[Consigne]: Selon l'extrait présenté, pourquoi les disparitions mystérieuses de jeunes gens attisent-elles « les rumeurs les plus folles » ? Répondez en une ou deux phrases.

[Extrait présenté]:
# # # # # # #

Septembre 2001,ça sonne comme un faire-part de deuil. Simon, étudiant en cinéma qui rêve de réaliser des films d’horreur, assiste désemparé à cet effondrement partiel du monde occidental. À Poitiers, le jeune homme pense échapper à la torpeur en intégrant la rédaction du journal comme vacataire. Cornaqué par un vieux fait-diversier, il commente l’agenda d’une petite ville où les notables et les élus ne sont pas sans influence sur la ligne éditoriale.
Jusqu’à ces disparitions mystérieuses de jeunes gens qui attisent les rumeurs les plus folles en l’absence de réponses policières. Onze ans plus tard, Simon est vraiment journaliste dans l’Est de la France. Trente-deux ans, assommé par une vie routinière, célibataire et déjà victime d’un plan social. 7 janvier 2015, c’est aussi le jour où l’effondrement se propage à un autre édifice symbolique, la rédaction de Charlie-Hebdo.
Dans le sillage de ce crime contre la liberté de la presse, Simon est aussi le témoin impuissant du changement radical de la profession. La chasse au scoop est devenue la “chasse aux clics”. De retour à Poitiers, il est désormais le titulaire officiel de la rubrique des faits-divers dans le journal de ses piges étudiantes. L’occasion pour lui de renouer avec les questions sans réponses de sa jeunesse.

# # # # # # #

[Données]:
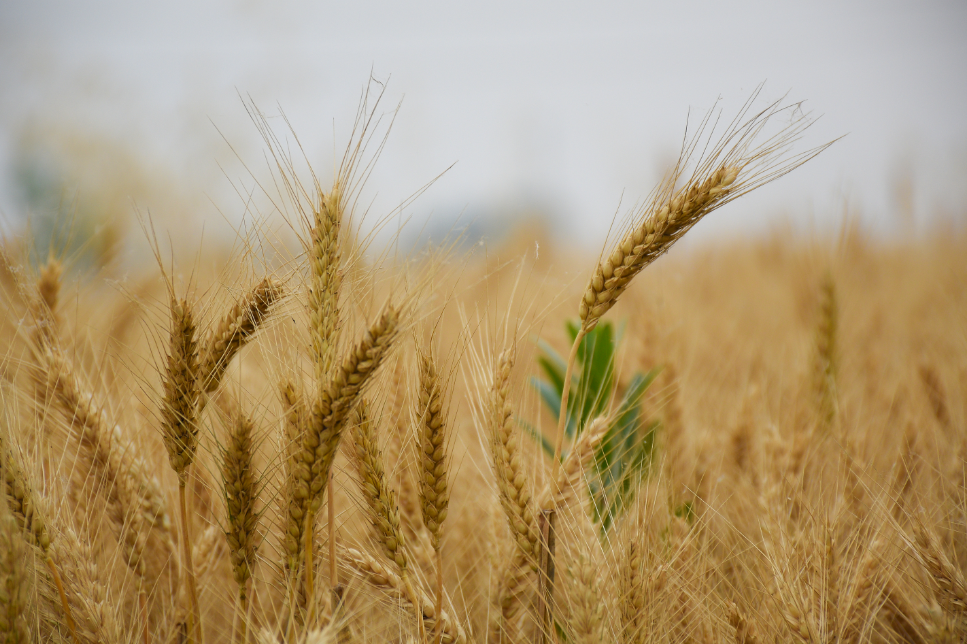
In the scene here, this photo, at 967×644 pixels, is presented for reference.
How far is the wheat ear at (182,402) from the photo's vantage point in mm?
856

# # # # # # #

[Corrigé]: Elles attisent ces rumeurs parce que la police n'apporte aucune réponse. C'est « en l'absence de réponses policières » que les bruits les plus fous se répandent.